DUBAI: The United Arab Emirates’ top securities regulator has asked UAE-listed companies to declare their exposure to Dubai-based private equity firm Abraaj, which filed for provisional liquidation last week.
The Securities & Commodities Authority sent a letter earlier this week and companies had until Thursday to submit their responses, Obaid Al-Zaabi, chief executive of the regulator, told Reuters.
Air Arabia, a Dubai-listed low-cost carrier, said this week that it had a $336 million exposure to Abraaj, which is the Middle East’s biggest private equity firm. Shares in the airline plunged because of these links.
Al-Zaabi said some companies in the UAE had exposure to Abraaj, without naming them.
A court in the Cayman Islands, where Abraaj Holdings is registered, ordered this week that PwC be appointed as provisional liquidators of the company and Deloitte as liquidators of Abraaj Investment Management Ltd.
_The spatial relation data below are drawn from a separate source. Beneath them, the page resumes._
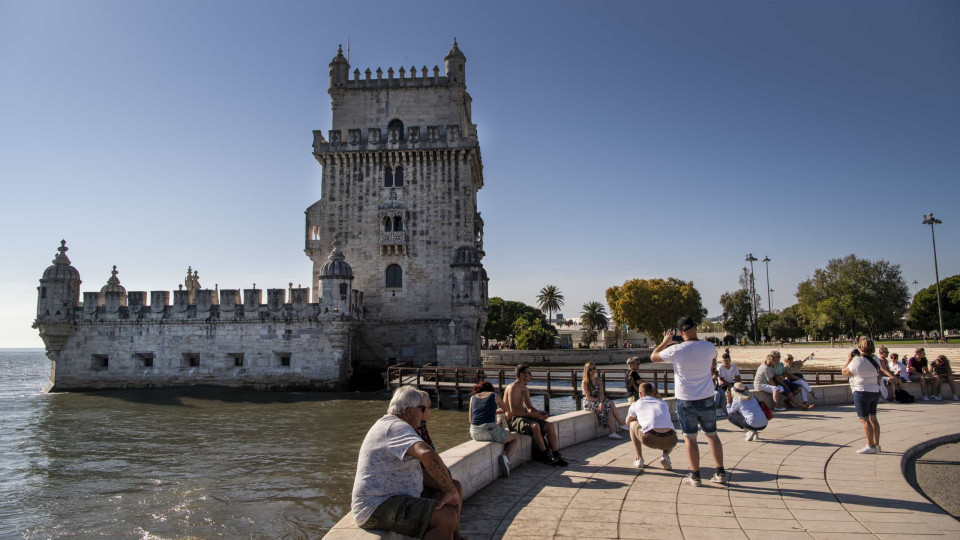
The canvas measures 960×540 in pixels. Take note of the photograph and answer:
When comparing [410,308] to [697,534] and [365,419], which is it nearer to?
[365,419]

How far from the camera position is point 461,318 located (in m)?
29.6

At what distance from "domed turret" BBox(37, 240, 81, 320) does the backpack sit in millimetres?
34509

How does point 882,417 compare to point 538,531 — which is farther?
point 882,417

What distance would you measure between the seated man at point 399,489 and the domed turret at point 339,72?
1252 inches

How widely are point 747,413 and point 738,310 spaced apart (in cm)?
7749

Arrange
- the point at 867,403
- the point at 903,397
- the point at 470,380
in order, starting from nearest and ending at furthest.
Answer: the point at 867,403 < the point at 903,397 < the point at 470,380

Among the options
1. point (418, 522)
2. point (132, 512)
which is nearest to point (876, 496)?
point (418, 522)

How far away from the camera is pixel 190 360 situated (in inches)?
1158

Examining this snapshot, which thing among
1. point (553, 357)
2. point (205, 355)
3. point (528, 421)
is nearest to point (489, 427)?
point (528, 421)

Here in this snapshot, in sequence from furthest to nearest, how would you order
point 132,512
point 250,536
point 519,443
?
point 132,512, point 250,536, point 519,443

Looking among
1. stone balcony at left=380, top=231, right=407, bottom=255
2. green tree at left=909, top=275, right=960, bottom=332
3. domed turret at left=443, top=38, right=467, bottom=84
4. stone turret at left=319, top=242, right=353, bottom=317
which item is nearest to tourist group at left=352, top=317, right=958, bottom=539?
stone turret at left=319, top=242, right=353, bottom=317

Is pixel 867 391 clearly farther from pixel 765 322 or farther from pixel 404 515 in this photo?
pixel 765 322

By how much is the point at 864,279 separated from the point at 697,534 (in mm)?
59321

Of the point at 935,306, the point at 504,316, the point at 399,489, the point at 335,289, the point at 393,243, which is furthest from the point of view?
the point at 504,316
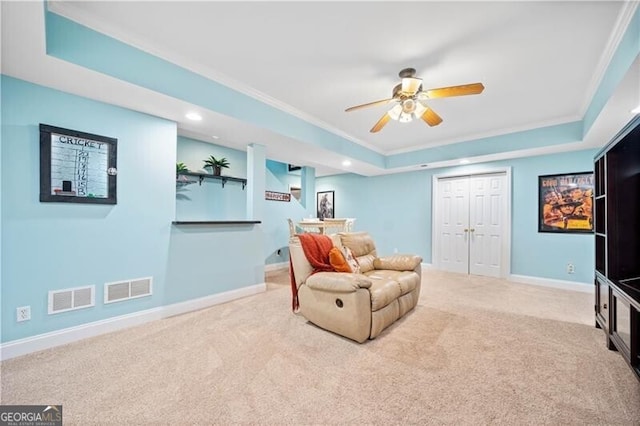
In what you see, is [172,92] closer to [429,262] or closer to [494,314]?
[494,314]

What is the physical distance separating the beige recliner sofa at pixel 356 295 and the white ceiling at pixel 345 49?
5.95 ft

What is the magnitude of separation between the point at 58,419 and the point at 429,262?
5.75 meters

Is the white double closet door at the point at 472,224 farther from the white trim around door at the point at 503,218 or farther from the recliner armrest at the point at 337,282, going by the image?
the recliner armrest at the point at 337,282

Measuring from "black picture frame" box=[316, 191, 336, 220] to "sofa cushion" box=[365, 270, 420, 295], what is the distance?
438 cm

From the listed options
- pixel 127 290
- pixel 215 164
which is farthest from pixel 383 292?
pixel 215 164

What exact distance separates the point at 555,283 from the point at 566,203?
133 centimetres

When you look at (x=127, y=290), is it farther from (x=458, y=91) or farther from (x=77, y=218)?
(x=458, y=91)

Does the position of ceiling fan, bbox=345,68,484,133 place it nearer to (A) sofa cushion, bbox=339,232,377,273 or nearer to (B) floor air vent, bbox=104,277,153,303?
(A) sofa cushion, bbox=339,232,377,273

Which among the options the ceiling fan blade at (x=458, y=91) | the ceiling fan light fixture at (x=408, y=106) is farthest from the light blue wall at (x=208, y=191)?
the ceiling fan blade at (x=458, y=91)

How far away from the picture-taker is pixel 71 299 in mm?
2316

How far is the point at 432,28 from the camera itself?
6.61 ft

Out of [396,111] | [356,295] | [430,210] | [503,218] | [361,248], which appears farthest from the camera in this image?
[430,210]

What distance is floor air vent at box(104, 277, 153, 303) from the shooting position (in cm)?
252

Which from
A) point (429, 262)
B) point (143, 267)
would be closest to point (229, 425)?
point (143, 267)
Abraaj said that the latest restructuring agreement has received in-principle regulatory approval and is expected to close upon approval from the Cayman Islands court and other customary consents.
On Thursday, the Dubai Financial Services Authority (DFSA), which is the regulator of the Dubai International Financial Center (DIFC), said it would discuss “various matters” with the liquidators and “will continue to work toward safeguarding the interests of investors.”
The DFSA is involved because Abraaj has an entity regulated in DIFC.
Abraaj Group agreed to sell its Latin America, Sub-Saharan Africa, North Africa and Turkey Funds management business to US investment management firm Colony Capital Inc, the companies said on Thursday.
The sale agreement comes after months of turmoil at Abraaj in the wake of its dispute with four of its investors, including the Bill & Melinda Gates Foundation and International Finance Corp. (IFC), over the use of their money in a $1 billion health care fund. The group has denied it misused the funds.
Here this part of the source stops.